[[ Data records open ]]

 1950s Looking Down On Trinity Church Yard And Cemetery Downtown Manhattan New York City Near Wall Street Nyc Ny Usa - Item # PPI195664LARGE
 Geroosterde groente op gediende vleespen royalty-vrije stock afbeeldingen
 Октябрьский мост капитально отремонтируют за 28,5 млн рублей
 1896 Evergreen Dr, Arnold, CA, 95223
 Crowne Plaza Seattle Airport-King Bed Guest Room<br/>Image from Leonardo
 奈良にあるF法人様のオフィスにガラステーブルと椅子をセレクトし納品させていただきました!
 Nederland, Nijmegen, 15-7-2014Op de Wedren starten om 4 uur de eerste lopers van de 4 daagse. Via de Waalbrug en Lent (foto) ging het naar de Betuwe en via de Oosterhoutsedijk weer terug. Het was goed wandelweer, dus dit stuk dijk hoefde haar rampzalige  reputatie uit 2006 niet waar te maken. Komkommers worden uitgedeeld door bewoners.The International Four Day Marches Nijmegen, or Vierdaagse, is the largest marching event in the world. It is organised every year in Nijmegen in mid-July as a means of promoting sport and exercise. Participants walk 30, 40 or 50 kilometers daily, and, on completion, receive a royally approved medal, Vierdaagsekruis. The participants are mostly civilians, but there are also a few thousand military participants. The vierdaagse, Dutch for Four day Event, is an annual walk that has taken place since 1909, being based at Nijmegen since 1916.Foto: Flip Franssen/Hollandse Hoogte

[[ Data records closed ]]
[[ Data records open ]]

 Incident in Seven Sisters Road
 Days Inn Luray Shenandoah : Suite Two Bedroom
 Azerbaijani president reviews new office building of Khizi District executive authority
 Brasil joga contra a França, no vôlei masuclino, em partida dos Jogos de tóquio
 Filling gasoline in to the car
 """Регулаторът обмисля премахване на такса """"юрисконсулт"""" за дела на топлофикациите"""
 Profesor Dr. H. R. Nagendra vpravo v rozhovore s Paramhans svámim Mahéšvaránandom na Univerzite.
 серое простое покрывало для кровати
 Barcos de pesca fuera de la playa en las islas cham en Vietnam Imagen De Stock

[[ Data records closed ]]

_Assignment:_ Only the lines above starting with the one with "Crowne Plaza Seattle" and going through the one with "奈良にあるF法人様のオフィス" are to be copied, word for word and with both ends kept.

_Output of the exercise:_
 Crowne Plaza Seattle Airport-King Bed Guest Room<br/>Image from Leonardo
 奈良にあるF法人様のオフィスにガラステーブルと椅子をセレクトし納品させていただきました!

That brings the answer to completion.